15. MonoX Finance – the not so smart smart contract
> Amount: $31 million
MonoX Finance, a blockchain startup, also fell victim to a hack. The company uses a decentralized finance, or DeFi, protocol, MonoX, that lets users trade digital currency tokens with fewer requirements than traditional exchanges. The attacker exploited a bug in the software used to draft smart contracts, stealing $31 million.
“The exploit was caused by a smart contract bug that allows the sold and bought token to be the same,” MonoX Finance explained. The attacker made transactions with the mono token, basically swapping the same tokens but also inflating the price as the system allowed the transactions and calculated a new price after each transaction. The hacker then used the funds to cash out all the other deposited tokens, including on the ethereum and polygon blockchains. Security experts told ars Technica that these kinds of attacks are common in smart contracts. Developers do not always define security properties for their code, or use older security approaches, the expert noted.
14. Uranium Finance hack
> Amount: $80 million
Uranium Finance, a binance smart chain-based DeFi project, lost $50 million in tokens in April 2021 in an exploit. Following the exchange’s upgrade, there was a vulnerability in its v2 contracts the hacker exploited. According to CoinDesk, “a misplaced zero in the contract’s balance field … created the opening for the attack vector.”
But the exploit may have been an inside job, according to a member of Uranium Finance’s developer team, Cointelegraph reported.
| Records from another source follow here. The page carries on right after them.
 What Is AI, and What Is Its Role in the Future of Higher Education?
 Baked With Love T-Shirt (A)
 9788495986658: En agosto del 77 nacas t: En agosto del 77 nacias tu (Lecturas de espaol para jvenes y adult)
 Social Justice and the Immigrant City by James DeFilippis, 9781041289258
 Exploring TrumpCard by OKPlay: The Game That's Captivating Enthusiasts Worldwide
The crypto community noted on several boards they question Uranium’s narrative.
13. Qubit Finance hack
> Amount: $80 million
Hackers stole $80 million from Qubit Finance, a decentralized finance (DeFi) platform, on Jan. 27, according to the company’s statement, which also explains how the hacker exploited the protocol. Qubit offers its QBridge protocol for investors, a bridge to convert or swap tokens between two blockchains — ethereum and the binance smart chain network.
The attackers exploited the protocol and stole 206,809 binance coins (BNB) from Qubit’s QBridge protocol, worth more than $80 million, according to PeckShield. Qubit asked the hackers to return the stolen digital assets, offering the hackers a maximum bug bounty worth $250,000.
12. oopsie at Compound
> Amount: $90 million
Imagine your bank added money to your account — by accident — would you pay it back? Well, something similar happened to users of Compound, a decentralized finance, or DeFi, platform that enables users to earn interest or borrow assets against collateral. But on Thursday, 31 Sept. 2021, the ethereum-based money market protocol had a major blunder following an upgrade of its system and accidentally paid out $90 million among its users.
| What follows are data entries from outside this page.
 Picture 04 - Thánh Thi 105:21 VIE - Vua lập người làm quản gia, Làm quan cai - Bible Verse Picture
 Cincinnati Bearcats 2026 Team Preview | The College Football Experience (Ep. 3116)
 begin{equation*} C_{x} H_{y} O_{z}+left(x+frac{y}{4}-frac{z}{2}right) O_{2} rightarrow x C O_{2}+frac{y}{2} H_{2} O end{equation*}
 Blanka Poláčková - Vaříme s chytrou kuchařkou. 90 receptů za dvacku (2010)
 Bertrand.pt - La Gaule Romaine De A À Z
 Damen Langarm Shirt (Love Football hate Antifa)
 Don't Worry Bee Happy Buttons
Shortly after the mistake, Compound’s founder began urging users (CNBC called it “begging”) to return the money they received in error. The transaction history shows where all the ethereum tokens went. According to BleepingComputer, the founder incentivized users, saying they may keep 10% as a reward. Though the founder said about $30 million have been by Sunday, other users have realized they can exploit the glitch, leaving $160 million at risk, according to Business Insider.
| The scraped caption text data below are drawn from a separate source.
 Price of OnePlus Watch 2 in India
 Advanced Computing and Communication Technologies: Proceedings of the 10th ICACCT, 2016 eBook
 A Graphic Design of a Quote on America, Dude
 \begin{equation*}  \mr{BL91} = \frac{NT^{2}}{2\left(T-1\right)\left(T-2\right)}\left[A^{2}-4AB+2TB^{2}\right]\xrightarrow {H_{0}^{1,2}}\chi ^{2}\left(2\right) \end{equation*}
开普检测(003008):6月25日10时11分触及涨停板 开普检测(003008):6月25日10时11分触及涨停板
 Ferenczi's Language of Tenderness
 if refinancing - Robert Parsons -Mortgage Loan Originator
11. Liquid spills coins in a hack
> Amount: $97 million
Japanese cryptocurrency exchange Liquid was hit by a cyberattack in August, about a week after the Poly Network hack (see No. 3). The hackers made off with a reported $97 million worth of digital coins, according to blockchain analytics company Elliptic. “This includes $45 million in Ethereum tokens, which are being converted into Ether using decentralised exchanges (DEXs) such as Uniswap and SushiSwap,” Elliptic noted, adding, “This enables the hacker to avoid having these assets frozen — as is possible with many Ethereum tokens.”
Unlike many other exchanges, Liquid is reportedly regulated by Japan’s Financial Services Agency. Liquid ranks among the top 20 crypto exchanges globally by daily trading volumes, according to CNBC.